With the early hours of dawn, Syrian child Akram al-Akram sets out from his tent in Idlib, northwestern Syria, to work in harvesting crops, with his fellow workers who receive a daily wage with the advent of the harvest season in this war-torn region.
Akram, 15, is the sole breadwinner for his family of 5 after his father became bedridden due to a spinal pain known as disc disease. This child became responsible for securing the daily expenses of the displaced family residing in a worn out tent in Idlib countryside. Read also Innocently and spontaneously.. Video: Children of refugee camps in Lebanon wish for Eid gifts Children of Syria… Suffering from destitution and deprivation of education Syrian child arithmetic and languages teacher for displaced children in Idlib Between shelling and burning and cold tents… Children’s tragedies in northern Syria
Akram tells Al Jazeera Net that the teacher – as he is nicknamed in the place of the harvest – river more than once after watching him sit for a break and strongly caution him for his sitting, describing what is happening to him as the great injustice that falls on him in this tiring profession.
This child does not reach his tent until after his strength is exhausted and all he dreams of is going to bed in the tent’s land, before eating some food provided by the relief organizations that roam the camps.
Thus, Akram spends his days between work and tent since he came to al-Tah camp in Idlib countryside with his family after the Syrian regime warplanes bombed their town. He recalls the days he spent in his school, which he left without return since he was in the fourth grade of primary school.

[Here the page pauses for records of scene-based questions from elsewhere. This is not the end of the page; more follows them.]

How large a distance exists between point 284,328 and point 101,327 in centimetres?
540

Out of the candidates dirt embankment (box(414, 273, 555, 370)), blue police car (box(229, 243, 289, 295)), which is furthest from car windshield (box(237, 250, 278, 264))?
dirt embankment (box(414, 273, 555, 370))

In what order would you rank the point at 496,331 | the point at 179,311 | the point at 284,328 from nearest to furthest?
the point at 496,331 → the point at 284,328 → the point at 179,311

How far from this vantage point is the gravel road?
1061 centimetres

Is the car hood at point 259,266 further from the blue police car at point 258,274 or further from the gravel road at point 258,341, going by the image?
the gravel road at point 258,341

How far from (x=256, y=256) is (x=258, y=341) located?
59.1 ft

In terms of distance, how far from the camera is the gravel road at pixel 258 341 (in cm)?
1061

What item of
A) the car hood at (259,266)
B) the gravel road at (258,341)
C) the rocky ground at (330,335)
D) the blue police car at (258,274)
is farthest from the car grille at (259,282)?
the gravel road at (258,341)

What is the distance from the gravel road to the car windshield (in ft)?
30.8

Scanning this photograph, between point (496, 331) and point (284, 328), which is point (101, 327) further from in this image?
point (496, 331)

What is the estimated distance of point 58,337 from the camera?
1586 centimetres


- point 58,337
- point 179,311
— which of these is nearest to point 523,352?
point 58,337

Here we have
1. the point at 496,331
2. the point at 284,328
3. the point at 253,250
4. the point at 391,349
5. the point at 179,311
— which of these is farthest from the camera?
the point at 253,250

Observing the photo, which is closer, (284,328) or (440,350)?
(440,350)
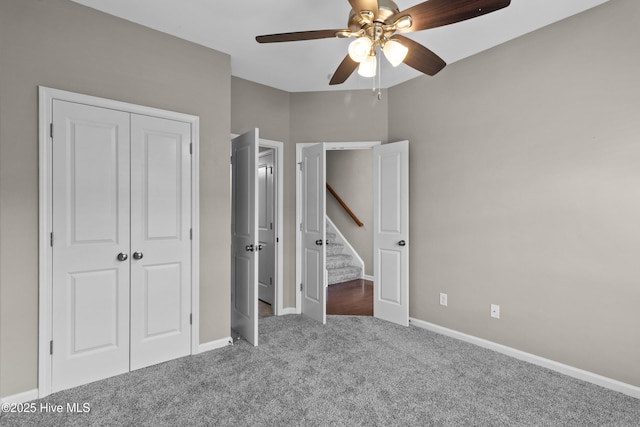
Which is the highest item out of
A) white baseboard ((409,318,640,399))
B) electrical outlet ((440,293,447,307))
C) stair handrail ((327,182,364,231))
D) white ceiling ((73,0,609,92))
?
white ceiling ((73,0,609,92))

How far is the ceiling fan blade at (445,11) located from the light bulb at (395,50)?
86 mm

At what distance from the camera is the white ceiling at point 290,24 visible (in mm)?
2352

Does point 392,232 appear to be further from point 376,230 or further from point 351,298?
point 351,298

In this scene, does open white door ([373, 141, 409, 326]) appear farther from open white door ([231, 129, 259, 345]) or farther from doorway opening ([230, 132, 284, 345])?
open white door ([231, 129, 259, 345])

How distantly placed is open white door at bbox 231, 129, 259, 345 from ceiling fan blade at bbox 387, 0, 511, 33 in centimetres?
171

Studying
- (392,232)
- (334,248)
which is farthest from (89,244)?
(334,248)

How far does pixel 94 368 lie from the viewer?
238cm

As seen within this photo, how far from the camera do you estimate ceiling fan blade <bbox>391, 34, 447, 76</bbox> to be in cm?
190

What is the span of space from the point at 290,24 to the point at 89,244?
7.45 feet

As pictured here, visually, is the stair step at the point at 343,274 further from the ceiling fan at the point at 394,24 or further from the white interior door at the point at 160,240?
the ceiling fan at the point at 394,24

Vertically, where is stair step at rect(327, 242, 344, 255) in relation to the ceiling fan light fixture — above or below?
below

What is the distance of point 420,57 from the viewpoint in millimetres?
2012

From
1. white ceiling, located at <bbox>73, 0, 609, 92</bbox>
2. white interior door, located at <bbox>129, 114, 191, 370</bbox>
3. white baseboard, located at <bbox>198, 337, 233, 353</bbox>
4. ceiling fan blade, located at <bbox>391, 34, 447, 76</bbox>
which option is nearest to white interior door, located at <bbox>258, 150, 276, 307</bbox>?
white baseboard, located at <bbox>198, 337, 233, 353</bbox>

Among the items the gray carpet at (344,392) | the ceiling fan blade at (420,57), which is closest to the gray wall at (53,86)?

In Al-Tah camp, he shares with Akram dozens of children who struggle with life early, as these are the breadwinners for their poor families who lost everything they owned in the war and displacement.
Abdel Salam Youssef, the camp manager, confirmed that more than 50 children work in various professions, such as harvesting and collecting cartons and plastic cans from the garbage dumps that surround the camps, and most of the children in the camp do not receive an education.
Al-Youssef indicated – in an interview with Al-Jazeera Net – that he appealed dozens of times to civil society organizations to look into the fate of children and return them to education and schools, but no one listened to his repeated complaints to save a generation of lost childhood in the labor market.
Al-Youssef renews his complaint and appeals to intervene quickly to support poor families whose children have become responsible for securing daily income through hard work.
Akram appears to be one of more than 2.4 million Syrian children who are out of school, of whom approximately 40% are girls, according to UNICEF reports, and the number is likely to have increased during the past 2020, as a result of the impact of the “Covid-19” pandemic that led Exacerbating the disruption to education in Syria
The organization says that 6.1 million Syrian children need assistance, an increase of 20% from last year alone, adding that increasing poverty, lack of fuel and high food prices are forcing children to leave school and go to work.